While the mechanical part is OK, the software and consumable ecosystem is insanity.
They might think AI will fix it but is gonna be without me.
"Smart" goods in a nutshell. The hardware is a trojan horse to get it into your possession, where the manufacturer uses it as a platform for useless---if not self-serving---software.
I think "perfect output" would be to reproduce the input on paper as precisely as real-world hardware constraints permit. This here is no longer useful as a printer.
I can kinda see why they are doing this but it's still deeply annoying, when all I really want from the printer industry is a printer that prints.
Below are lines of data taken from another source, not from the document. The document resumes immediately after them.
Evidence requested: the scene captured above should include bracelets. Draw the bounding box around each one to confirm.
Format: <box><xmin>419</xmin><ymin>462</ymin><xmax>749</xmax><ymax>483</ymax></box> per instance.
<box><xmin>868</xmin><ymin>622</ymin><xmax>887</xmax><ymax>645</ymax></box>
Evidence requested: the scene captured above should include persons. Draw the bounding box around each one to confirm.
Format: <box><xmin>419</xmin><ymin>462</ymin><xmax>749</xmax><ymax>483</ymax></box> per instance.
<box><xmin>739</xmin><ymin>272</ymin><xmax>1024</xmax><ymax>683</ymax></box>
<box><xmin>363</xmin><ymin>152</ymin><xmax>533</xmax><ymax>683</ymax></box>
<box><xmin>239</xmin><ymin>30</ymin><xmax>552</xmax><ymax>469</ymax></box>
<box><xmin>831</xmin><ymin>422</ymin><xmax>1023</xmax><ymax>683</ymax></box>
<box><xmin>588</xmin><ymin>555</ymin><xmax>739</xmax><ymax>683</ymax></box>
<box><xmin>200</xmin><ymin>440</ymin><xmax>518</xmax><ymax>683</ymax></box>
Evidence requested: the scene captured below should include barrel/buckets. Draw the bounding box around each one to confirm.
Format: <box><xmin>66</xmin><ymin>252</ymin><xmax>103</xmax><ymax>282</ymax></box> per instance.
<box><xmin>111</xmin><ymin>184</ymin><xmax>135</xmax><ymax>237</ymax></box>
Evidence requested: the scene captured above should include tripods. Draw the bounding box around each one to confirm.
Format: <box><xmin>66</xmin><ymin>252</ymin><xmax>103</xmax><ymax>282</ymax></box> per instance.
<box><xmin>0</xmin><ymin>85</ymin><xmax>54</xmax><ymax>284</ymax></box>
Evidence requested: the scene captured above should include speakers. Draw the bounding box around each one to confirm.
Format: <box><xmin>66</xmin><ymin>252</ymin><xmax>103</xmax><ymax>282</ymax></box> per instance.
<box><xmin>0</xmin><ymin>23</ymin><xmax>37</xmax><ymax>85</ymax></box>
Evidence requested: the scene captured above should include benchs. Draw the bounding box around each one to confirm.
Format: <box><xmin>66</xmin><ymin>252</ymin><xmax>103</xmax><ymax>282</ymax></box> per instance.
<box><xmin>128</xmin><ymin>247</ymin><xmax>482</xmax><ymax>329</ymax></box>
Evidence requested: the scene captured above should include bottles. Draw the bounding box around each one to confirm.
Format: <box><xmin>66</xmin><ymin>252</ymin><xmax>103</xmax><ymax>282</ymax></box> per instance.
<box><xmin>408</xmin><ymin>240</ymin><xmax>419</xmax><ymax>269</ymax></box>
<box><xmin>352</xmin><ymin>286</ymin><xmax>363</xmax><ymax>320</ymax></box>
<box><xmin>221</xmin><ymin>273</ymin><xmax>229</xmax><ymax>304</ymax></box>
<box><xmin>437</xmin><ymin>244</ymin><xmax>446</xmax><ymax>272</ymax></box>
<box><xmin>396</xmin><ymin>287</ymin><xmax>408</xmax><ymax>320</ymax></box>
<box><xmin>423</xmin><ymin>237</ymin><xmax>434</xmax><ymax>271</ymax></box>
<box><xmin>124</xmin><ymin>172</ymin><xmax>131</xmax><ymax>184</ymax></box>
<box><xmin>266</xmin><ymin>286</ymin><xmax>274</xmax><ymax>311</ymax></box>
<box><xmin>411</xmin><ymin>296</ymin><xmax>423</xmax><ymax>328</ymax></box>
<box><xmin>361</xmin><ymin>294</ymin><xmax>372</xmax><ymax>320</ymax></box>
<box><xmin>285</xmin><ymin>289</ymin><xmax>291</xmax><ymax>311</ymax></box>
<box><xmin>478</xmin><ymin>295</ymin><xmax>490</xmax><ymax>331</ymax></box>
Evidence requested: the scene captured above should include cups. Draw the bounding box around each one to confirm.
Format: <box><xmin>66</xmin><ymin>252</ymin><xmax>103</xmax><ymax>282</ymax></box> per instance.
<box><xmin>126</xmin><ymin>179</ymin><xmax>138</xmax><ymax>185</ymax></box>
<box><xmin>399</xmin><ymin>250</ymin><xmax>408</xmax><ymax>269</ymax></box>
"I'm sorry Dave, I can't do that. Also, the FBI is on their way to arrest you."
Why would anyone want a printer that decides to print something different than what you sent it? Aren't these things unreliable enough as is?
http://www.dkriesel.com/en/blog/2013/0802_xerox-workcentres_...
What I expect it means: What You See Is What You Get to the extreme. Absolutely predictable printing.
What HP, instead, thinks: What the actual fuck.
[1] https://www.dkriesel.com/en/blog/2013/0802_xerox-workcentres...
HP appears to integrate anything that is riding the hype. Thankfully, from one of their hype I have one of the best printers they ever made so I suppose, sometimes food things come out of hype.
This kind of thing should be done in the application or maybe the driver, not the printer.